J'ai été bien accueilli, pas de mise à l'épreuve ou ce genre de problème. Les gens me regardaient car j'étais le seul étranger mais j'ai été bien accepté et j'ai fait mon travail. J'écoutais et je copiais sans me poser de questions."
- kj: "Et maintenant? Qu'en avez vous retiré?"
- R.: "C'est tout bénéfice pour moi. J'ai vraiment appris beaucoup, ma façon de voir le karate a été changée et ça m'a remotivé. A la fin j'ai senti les progrès et je continue à m'entraîner à partir des corrections au Japon. J'ai noté beaucoup dans un calepin comme ça je n'oublie pas.

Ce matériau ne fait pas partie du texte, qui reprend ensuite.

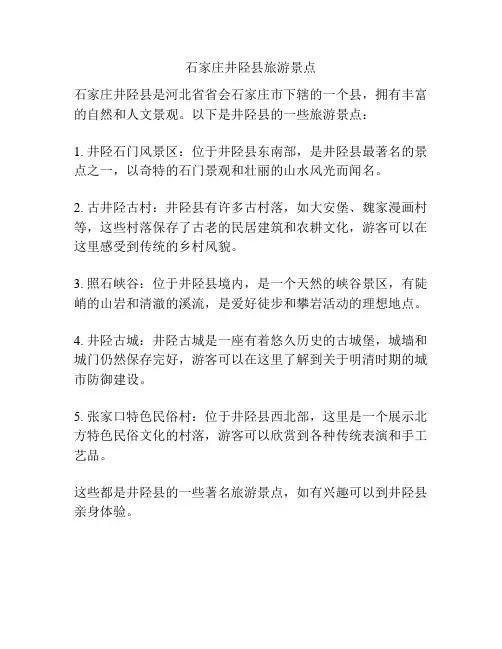 石家庄井陉县旅游景点

石家庄井陉县是河北省省会石家庄市下辖的一个县，拥有丰富的自然和人文景观。以下是井陉县的一些旅游景点：

1. 井陉石门风景区：位于井陉县东南部，是井陉县最著名的景点之一，以奇特的石门景观和壮丽的山水风光而闻名。

2. 古井陉古村：井陉县有许多古村落，如大安堡、魏家漫画村等，这些村落保存了古老的民居建筑和农耕文化，游客可以在这里感受到传统的乡村风貌。

3. 照石峡谷：位于井陉县境内，是一个天然的峡谷景区，有陡峭的山岩和清澈的溪流，是爱好徒步和攀岩活动的理想地点。

4. 井陉古城：井陉古城是一座有着悠久历史的古城堡，城墙和城门仍然保存完好，游客可以在这里了解到关于明清时期的城市防御建设。

5. 张家口特色民俗村：位于井陉县西北部，这里是一个展示北方特色民俗文化的村落，游客可以欣赏到各种传统表演和手工艺品。

这些都是井陉县的一些著名旅游景点，如有兴趣可以到井陉县亲身体验。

Maintenant que je suis de retour en banlieue parisienne je vais chercher un autre club mais ce sera dur de retrouver la même chose.
J'ai découvert autre chose qu'un sport. C'est vraiment la dimension Art qui m'attirait et j'ai été servi. Trouver en France me paraît presque impossible en y réfléchissant.
Je ne retournerai certainement jamais au Japon - trop loin et trop cher - mais je n'oublierai jamais mon passage là bas. J'attends simplement des stages en France avec des Sensei Japonais.
Je sais que vous le dites souvent sur le site mais je le répète, il faut vraiment saisir sa chance et aller pratiquer au Japon, ça change tout, on passe à une autre étape."
Merci à Richard d'avoir bien voulu répondre à nos questions.